“La reazione della Russia a Kiev ha due significati. Il primo è il più palese: una vendetta per l’attentato al ponte della Crimea. Il secondo è che con questa serie di attacchi Putin risponde anche a quelli che in patria lo criticano perché vorrebbero una guerra più guerra e non solo un’operazione militare. Tra questi, la guardia nazione e ambienti dei servizi segreti”. Lo dice al Sir il giornalista Fulvio Scaglione, in passato corrispondente da Mosca per testate cattoliche italiane e profondo conoscitore della realtà russa. “Da questa serie di bombardamenti vi è un segnale dell’inasprimento dell’atteggiamento russo. Probabilmente dobbiamo aspettarci una escalation di questi attacchi”, osserva.

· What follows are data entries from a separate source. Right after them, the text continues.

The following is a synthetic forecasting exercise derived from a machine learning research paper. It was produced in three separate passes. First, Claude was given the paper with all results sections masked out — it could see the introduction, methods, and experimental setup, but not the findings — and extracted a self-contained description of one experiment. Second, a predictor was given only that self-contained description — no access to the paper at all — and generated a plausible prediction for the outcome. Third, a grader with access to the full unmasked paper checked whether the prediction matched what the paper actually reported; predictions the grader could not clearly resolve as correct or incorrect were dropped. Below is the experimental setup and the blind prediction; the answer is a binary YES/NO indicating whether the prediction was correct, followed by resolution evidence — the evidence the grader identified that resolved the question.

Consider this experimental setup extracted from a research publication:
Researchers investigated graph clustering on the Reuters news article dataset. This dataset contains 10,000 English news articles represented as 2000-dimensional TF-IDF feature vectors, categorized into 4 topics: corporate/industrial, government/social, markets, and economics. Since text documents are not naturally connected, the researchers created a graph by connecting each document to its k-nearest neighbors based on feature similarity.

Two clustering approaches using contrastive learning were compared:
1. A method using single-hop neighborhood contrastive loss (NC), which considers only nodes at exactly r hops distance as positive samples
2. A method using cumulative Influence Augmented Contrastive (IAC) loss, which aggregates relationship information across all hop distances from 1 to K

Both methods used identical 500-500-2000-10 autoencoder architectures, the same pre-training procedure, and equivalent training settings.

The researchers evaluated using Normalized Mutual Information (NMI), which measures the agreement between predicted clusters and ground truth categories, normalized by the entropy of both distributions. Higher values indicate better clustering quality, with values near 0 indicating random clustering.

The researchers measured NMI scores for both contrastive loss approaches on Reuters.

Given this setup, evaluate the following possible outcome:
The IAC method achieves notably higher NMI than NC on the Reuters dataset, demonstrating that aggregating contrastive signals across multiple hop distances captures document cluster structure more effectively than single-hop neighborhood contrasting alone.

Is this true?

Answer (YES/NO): NO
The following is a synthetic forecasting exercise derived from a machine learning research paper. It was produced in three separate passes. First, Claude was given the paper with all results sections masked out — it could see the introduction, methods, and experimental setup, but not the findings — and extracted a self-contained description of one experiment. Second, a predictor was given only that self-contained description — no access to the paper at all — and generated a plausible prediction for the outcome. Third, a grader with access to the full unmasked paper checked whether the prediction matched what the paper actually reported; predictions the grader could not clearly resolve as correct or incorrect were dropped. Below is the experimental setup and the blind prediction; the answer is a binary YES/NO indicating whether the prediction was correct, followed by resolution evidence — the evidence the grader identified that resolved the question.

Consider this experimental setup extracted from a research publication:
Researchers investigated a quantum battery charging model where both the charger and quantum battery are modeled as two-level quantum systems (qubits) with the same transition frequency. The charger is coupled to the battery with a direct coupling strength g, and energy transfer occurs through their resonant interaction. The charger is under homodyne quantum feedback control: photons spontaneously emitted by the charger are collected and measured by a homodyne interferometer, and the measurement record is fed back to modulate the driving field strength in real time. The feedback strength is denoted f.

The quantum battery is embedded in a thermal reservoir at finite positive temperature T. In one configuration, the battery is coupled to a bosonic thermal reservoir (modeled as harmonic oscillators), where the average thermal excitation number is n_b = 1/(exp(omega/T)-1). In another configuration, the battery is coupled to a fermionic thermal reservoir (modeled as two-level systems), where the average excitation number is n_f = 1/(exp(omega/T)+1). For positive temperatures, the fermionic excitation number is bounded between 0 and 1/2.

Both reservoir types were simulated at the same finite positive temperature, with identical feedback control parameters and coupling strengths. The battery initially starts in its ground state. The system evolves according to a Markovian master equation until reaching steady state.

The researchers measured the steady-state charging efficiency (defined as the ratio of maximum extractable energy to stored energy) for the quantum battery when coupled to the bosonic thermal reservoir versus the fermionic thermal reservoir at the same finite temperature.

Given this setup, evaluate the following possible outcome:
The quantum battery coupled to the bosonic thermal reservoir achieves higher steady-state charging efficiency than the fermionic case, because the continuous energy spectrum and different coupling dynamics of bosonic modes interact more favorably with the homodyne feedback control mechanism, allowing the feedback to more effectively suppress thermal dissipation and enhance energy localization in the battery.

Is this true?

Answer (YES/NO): NO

Guardando all’atteggiamento dell’Occidente, Scaglione sottolinea come “abbiamo sentito parlare di necessità di negoziato proprio dagli Usa per evitare l’attacco atomico”. “Mentre l’Europa altrettanto paradossalmente sembra totalmente incapace di produrre e promuovere una qualche iniziativa di composizione del conflitto o di arresto del conflitto. E ne pare totalmente incapace come comunità e come singoli Stati. Paradossalmente proprio in Europa si fa un discorso bellico. Ed è un paradosso. Perché dovrebbe essere la prima interessata a una tregua, se non a una pace, vista la vicinanza geografica con i luoghi del conflitto”.
Soffermandosi sulla situazione interna alla Russia, il giornalista ribadisce che “Putin non rischia molto”. “Però, è sempre più forte la pressione perché venga fatta piazza pulita degli attuali vertici militari, a cominciare dal ministro della difesa e dal capo di stato maggiore – osserva –. Putin li difende e li mantiene al loro posto proprio perché licenziarli sarebbe come ammettere che l’operazione militare speciale è fallita. Quindi, in qualche modo, difendendo loro Putin difende se stesso. Il che vuol dire che c’è una pressione nei suoi confronti che non può più ignorare”.